The client, a French national, is planning to move back to France having left 15 years earlier. He was a successful fund manager in London and recently sold the business. Prior to moving back he wishes to plan the family’s financial affairs, with a focus on tax deferral and succession tax planning.
The French tax code provides for various tax exemptions for family businesses. By setting up a foreign holding company with multiple share classes, where the ownership was divided between life interest shares and bare ownership shares including a management share class, we were able to offer a flexible succession tax planning vehicle. Tax deferral was achieved by the holding company owning its investment assets via a mutual fund. Access to regular income without the need to redeem from the fund was achieved by lending to a securitisation vehicle that held debt issued by the fund.
A Singapore resident wished to purchase a residential investment property in U.K. to let. They were looking for a tax efficient way to hold the property.

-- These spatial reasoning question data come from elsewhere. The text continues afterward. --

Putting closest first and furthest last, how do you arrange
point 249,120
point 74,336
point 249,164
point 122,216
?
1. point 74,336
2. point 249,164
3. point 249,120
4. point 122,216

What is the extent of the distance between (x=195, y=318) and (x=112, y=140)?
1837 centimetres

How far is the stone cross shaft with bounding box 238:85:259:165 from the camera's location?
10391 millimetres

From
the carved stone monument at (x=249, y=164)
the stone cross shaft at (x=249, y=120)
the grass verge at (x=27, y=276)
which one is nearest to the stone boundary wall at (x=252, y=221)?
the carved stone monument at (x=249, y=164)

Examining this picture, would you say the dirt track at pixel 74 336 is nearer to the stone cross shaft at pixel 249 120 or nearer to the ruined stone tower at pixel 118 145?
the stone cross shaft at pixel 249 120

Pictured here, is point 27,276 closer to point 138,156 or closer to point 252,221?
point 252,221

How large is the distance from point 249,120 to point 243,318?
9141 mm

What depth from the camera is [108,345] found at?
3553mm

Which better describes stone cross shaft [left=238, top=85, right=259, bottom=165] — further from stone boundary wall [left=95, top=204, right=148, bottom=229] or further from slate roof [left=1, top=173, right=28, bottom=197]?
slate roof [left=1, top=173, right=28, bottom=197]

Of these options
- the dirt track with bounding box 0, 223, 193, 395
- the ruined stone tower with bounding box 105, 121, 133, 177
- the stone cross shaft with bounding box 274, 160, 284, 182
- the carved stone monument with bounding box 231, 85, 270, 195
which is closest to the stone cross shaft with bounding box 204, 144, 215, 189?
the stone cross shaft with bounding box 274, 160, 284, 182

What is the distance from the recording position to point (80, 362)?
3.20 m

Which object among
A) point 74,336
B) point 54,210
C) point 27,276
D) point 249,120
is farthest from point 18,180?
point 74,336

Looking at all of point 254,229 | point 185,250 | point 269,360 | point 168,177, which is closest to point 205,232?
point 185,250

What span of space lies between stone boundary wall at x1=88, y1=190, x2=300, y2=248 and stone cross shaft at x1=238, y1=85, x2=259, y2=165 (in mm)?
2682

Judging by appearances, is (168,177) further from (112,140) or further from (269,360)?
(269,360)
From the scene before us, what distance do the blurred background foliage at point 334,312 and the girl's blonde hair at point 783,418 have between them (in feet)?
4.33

A non-resident individual owning U.K. residential real estate until recently was permitted to deduct the cost of borrowing from the rental income and any gains upon disposal of the property were tax exempt. With the change in law we set-up a foreign holding company to own a U.K. company that ultimately owns the residential property. The U.K. company then applied for a mortgage. The mortgage interest was tax deductible, the double tax agreement between the jurisdiction of the holding company and the U.K. provided for right to taxation of the gains to be belong to the jurisdiction of the holding company. By subsequently transferring the shares of the holding company to a suitable structured foreign pension, we were able to mitigate any inheritance tax liabilities.

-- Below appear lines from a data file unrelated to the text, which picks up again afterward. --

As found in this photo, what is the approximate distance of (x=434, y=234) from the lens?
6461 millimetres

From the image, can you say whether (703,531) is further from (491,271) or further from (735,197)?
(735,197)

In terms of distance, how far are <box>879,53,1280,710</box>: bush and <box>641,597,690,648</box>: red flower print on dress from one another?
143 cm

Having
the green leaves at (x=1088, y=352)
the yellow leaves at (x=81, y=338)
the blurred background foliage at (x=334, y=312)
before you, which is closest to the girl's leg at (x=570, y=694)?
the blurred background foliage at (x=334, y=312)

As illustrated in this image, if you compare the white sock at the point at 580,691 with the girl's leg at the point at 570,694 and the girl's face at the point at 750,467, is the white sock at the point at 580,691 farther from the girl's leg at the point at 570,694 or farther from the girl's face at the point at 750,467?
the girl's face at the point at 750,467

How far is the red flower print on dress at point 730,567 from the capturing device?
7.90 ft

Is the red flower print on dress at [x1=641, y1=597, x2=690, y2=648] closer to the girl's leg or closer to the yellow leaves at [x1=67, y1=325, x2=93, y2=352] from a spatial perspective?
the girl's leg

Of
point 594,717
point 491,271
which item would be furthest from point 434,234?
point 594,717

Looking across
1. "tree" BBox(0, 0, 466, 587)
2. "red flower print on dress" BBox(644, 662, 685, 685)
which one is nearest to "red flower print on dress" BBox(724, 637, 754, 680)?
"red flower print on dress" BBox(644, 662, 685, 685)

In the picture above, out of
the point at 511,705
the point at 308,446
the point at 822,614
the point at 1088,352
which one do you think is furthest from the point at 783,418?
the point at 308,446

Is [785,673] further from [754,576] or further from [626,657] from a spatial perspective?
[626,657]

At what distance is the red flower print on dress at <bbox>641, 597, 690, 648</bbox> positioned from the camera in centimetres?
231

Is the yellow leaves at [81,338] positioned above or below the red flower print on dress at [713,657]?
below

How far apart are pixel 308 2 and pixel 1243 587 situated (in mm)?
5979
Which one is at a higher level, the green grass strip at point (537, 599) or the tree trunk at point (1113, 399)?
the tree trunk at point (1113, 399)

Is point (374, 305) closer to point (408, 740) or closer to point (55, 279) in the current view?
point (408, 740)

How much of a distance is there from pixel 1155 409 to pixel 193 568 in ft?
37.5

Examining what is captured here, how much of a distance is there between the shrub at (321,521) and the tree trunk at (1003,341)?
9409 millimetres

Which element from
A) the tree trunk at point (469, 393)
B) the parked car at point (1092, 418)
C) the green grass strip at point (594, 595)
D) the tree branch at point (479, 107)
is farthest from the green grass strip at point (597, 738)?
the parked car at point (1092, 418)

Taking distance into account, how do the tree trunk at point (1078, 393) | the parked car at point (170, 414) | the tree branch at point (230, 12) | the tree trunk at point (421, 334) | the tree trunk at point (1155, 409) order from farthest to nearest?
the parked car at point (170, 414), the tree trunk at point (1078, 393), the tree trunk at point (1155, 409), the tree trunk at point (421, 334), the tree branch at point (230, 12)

A Hong Kong trustee wished to outsource the administration of an occupational retirement scheme to a pension administrator with experience in administering both qualifying and exempt pensions whose tax liabilities included foreign source income and gains from jurisdictions with a double tax agreement with Hong Kong.
Argyll Management Services used its in-house knowledge to set-up procedures to administer a number of jurisdictions to qualify for tax relief. Individual tax opinions were obtained for many of the jurisdictions to clarify some of the procedural requirements.
A Belgium national moving to the United Kingdom wished to minimize their tax exposure on certain non UK investments.
For UK tax purposes the Belgium national was deemed non UK domiciled. A trust was settled to hold the assets with the trustees ensuring that capital and income were segregated. This allowed income earned to be used to invest in non-UK assets tax free.
A client with a large expatriate workforce across Africa, Latin America and Asia wished to provide their staff with a pension arrangement that was transportable and tax efficient should they move to Europe or USA.
A qualifying occupational Hong Kong pension was established. It was structured so as to qualify under the various double tax treaties Hong Kong has with the OECD countries and registered with the appropriate authorities. The employer was able to contribute to the pension on behalf of their staff from a Hong Kong subsidiary. The staff could now manage their own pensions and take advantage of Hong Kong's tax treaties that give Hong Kong the exclusive right to tax the benefits and its relatively low tax rates.